Further, the Income Tax Act (ITA) also does not contain a definition of “gross salary”, however Section 5(2) defines gains and profits from employment income as:
“any wages, salary, leave pay, sick pay, payment in lieu of leave, fees, commission, bonus, gratuity, or subsistence, travelling, entertainment or other allowance received in respect of employment or services rendered.”
KRA’s notice dated 15 August 2023 however provides the following guidance specific to AHL:
“Gross monthly salary constitutes basic salary and regular cash allowances. These include housing, travel or commuter, car allowances and such regular cash payments and would exclude those that are non-cash as well as those not paid regularly such as leave allowance, bonus, gratuity, pension, severance pay or any other terminal dues and benefits.”

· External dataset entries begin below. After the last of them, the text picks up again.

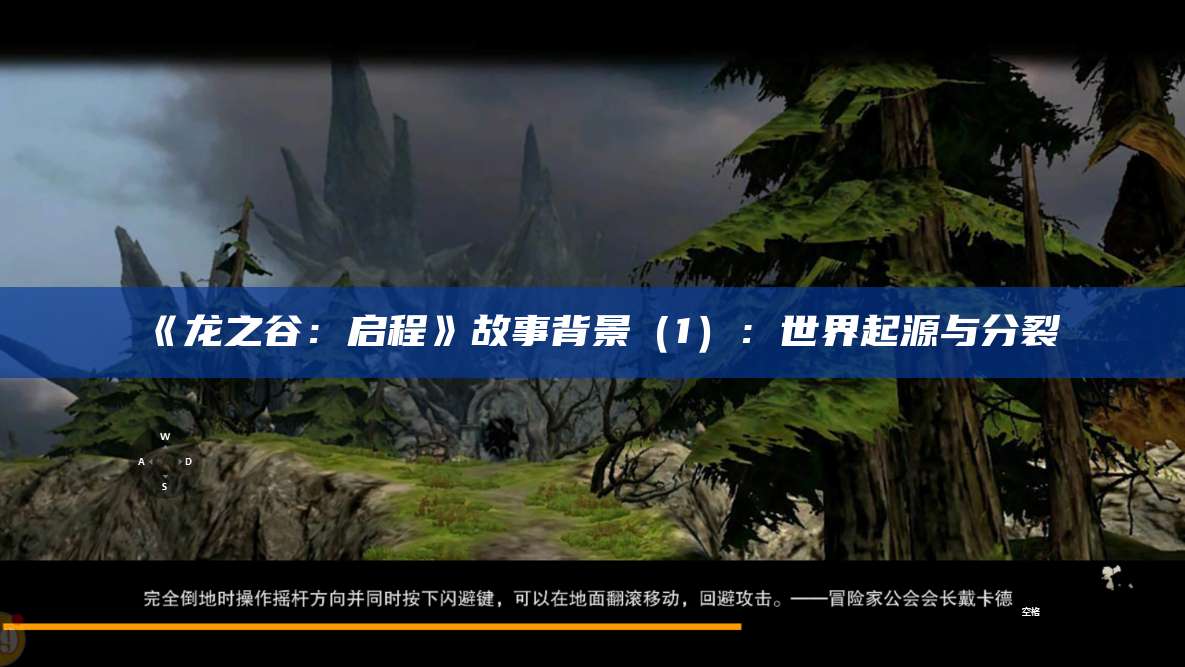 《龙之谷:启程》故事背景(1):世界起源与分裂 第1张 《龙之谷:启程》故事背景(1):世界起源与分裂 第1张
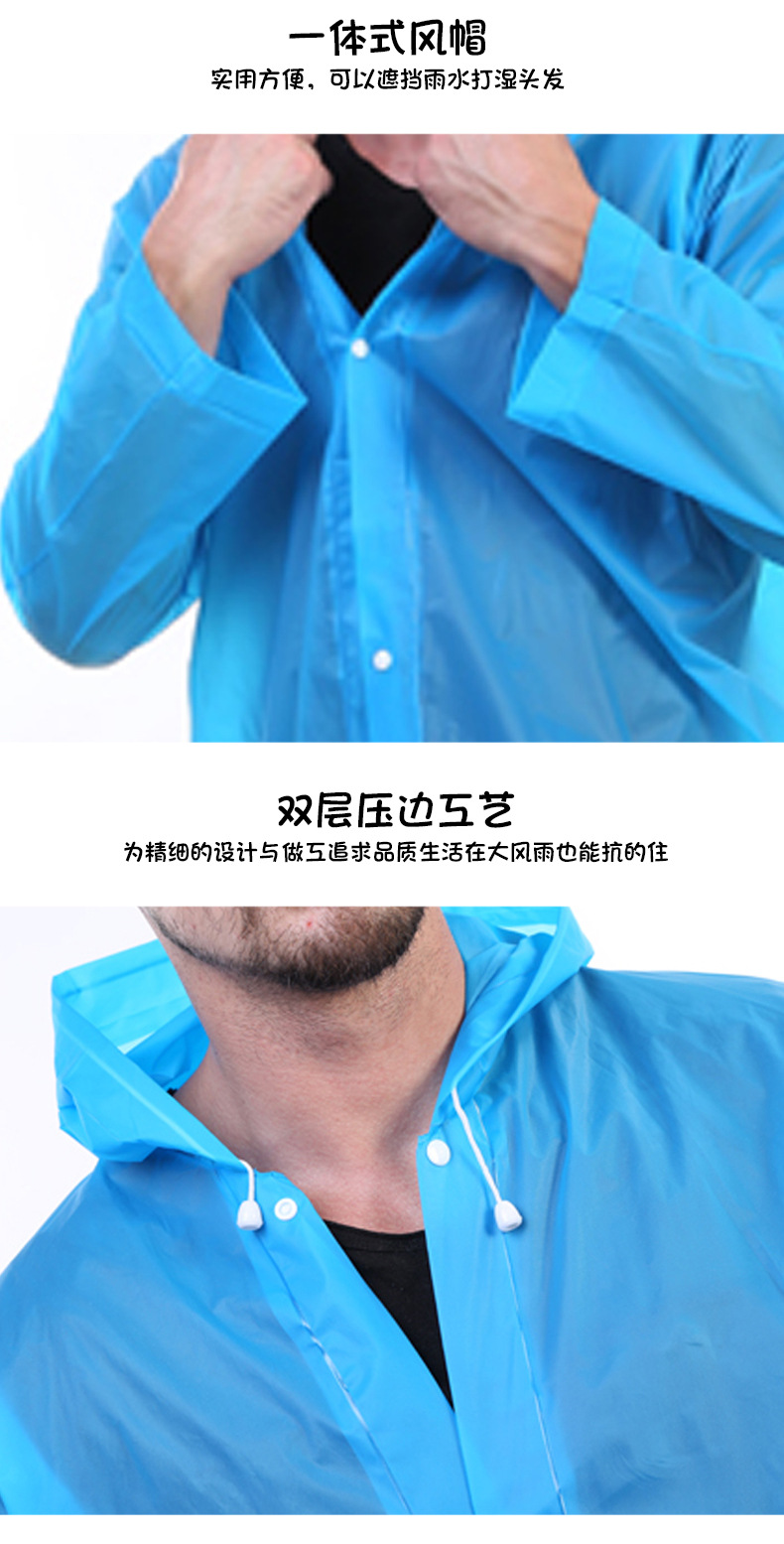 雨衣2_04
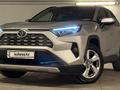 Toyota RAV4 2019 года за 14 500 000 тг. в Алматы – фото 2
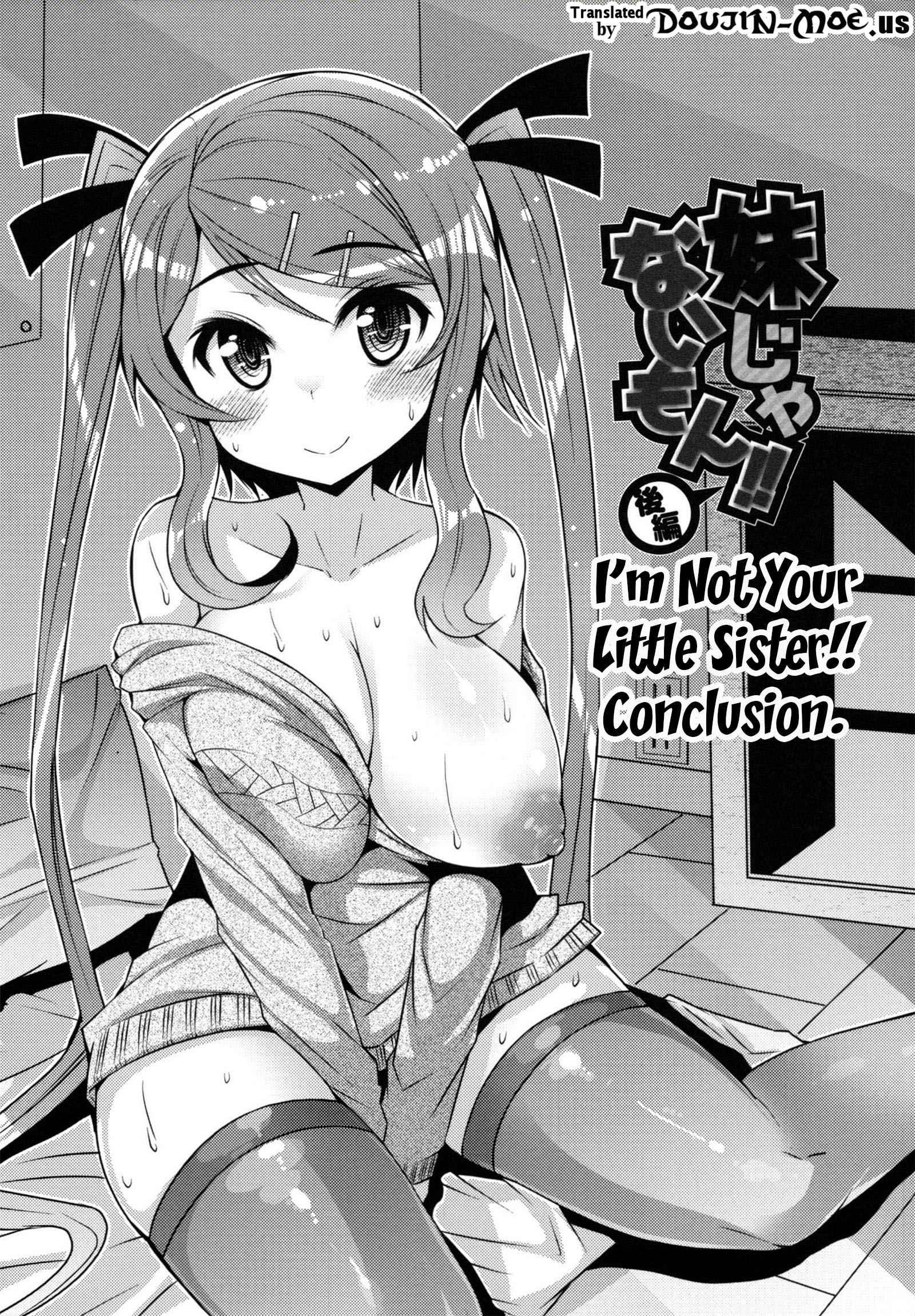 Datsu Imouto Sengen 1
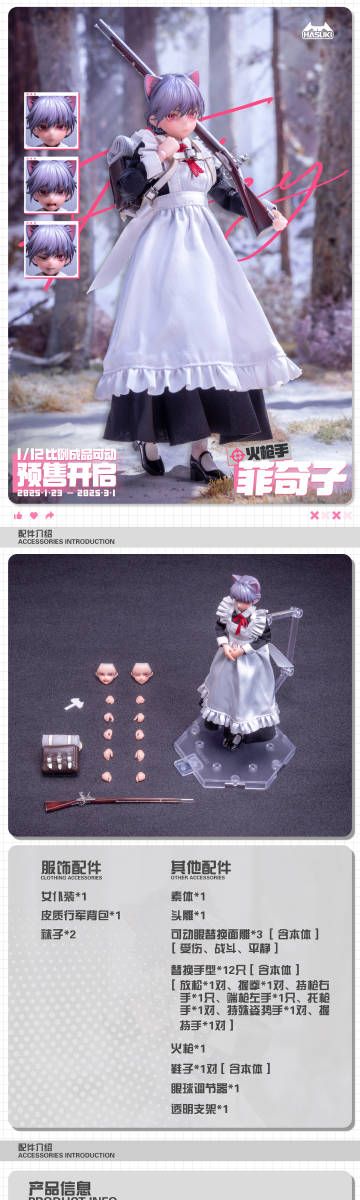 PA010 火枪手 菲奇子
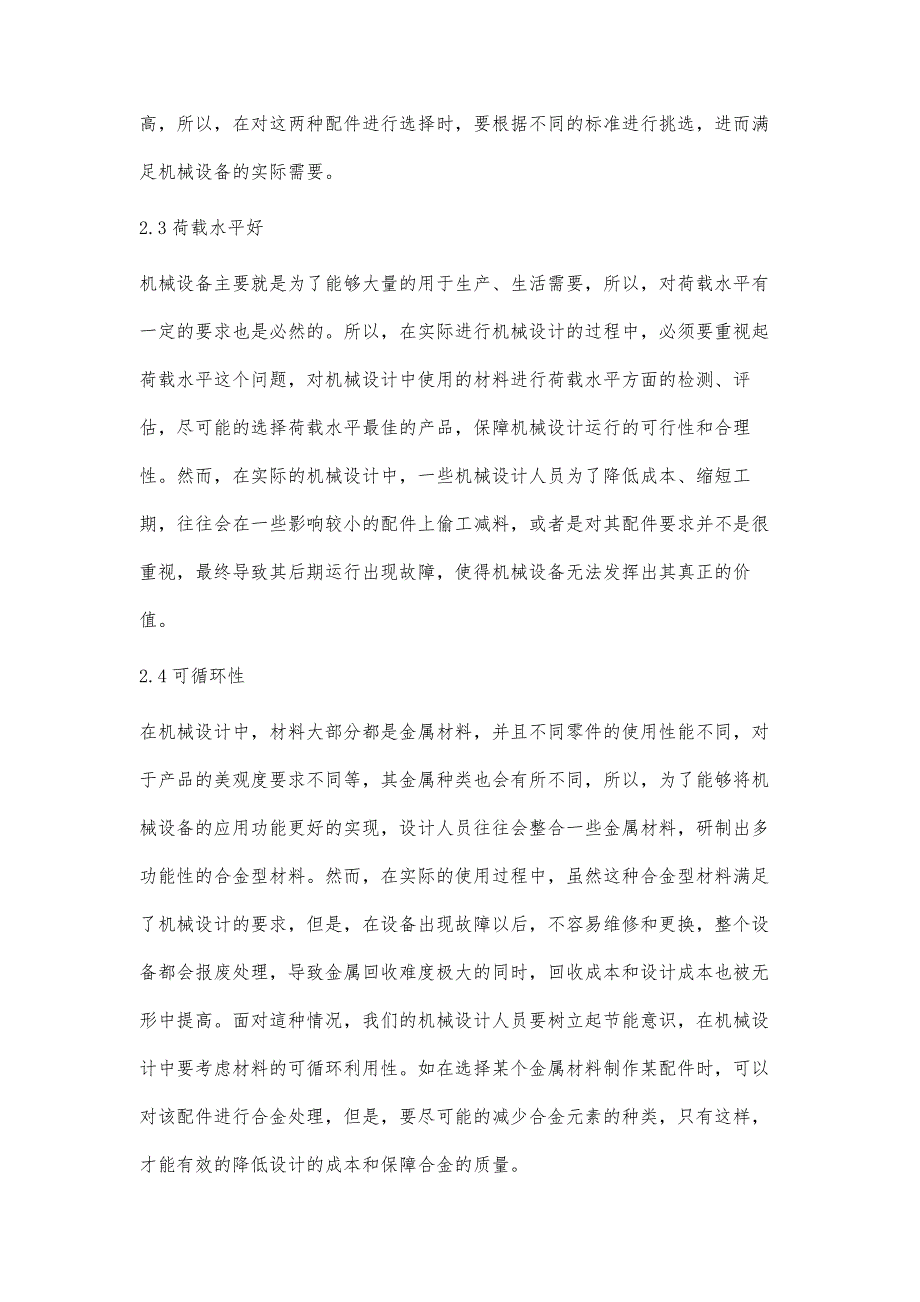 原材料在机械设计中的合理应用_第3页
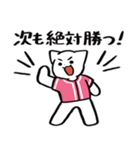 野球ねこ応援団・ピンクチームVer.（個別スタンプ：19）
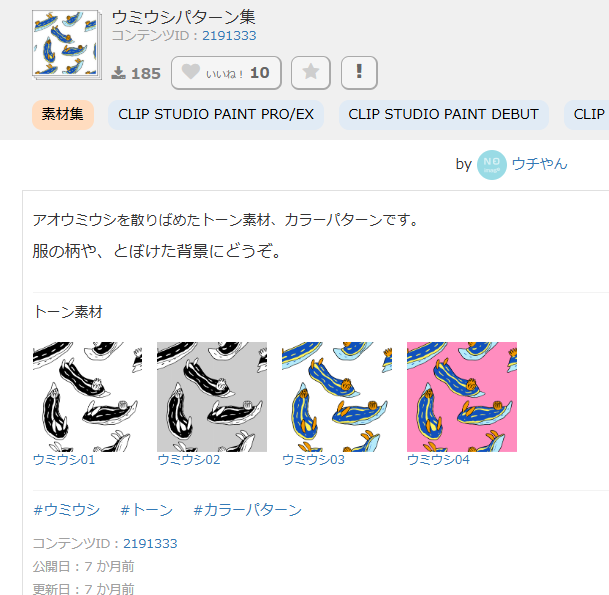 そういえば…なのですが
ウミウシのトーン素材・カラーパターンを作りまして、CLIP STUDIO ASSETSで無料ダウンロード可能です。
良かったら使ってみてください。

In our view, despite the above guidance from KRA, the lack of an explicit definition of “gross salary” in either the Employment Act or the ITA may give rise to different interpretations on exactly what amounts constitute the gross salary that is subjected to AHL.
For instance, it is unclear if overtime pay will be classified as “regular cash payments” especially if the frequency and amounts paid to employees vary from time to time.
Conclusion
The introduction of the AHL is a significant change to taxpayers’ payroll operations and tax compliance obligations. However, its full implementation may be hampered by some of the gaps identified above.
It is important to take note that even though KRA has stated that AHL deductions by employers will be an allowable expense for corporate income tax purposes, we note that this has not been anchored in law through amendments to the Income Tax Act. This opens another lacuna in the law that may result in tax disputes with KRA.
Finally, notwithstanding the lifting of the conservatory orders, taxpayers should keep in mind that the Courts have yet to issue their judgment on the substantive appeal seeking to stop implementation of the Finance Act, 2023. Pending the final ruling, we advise taxpayers to comply with the new AHL provisions to avoid incurring further tax liabilities in the form of penalties and interest.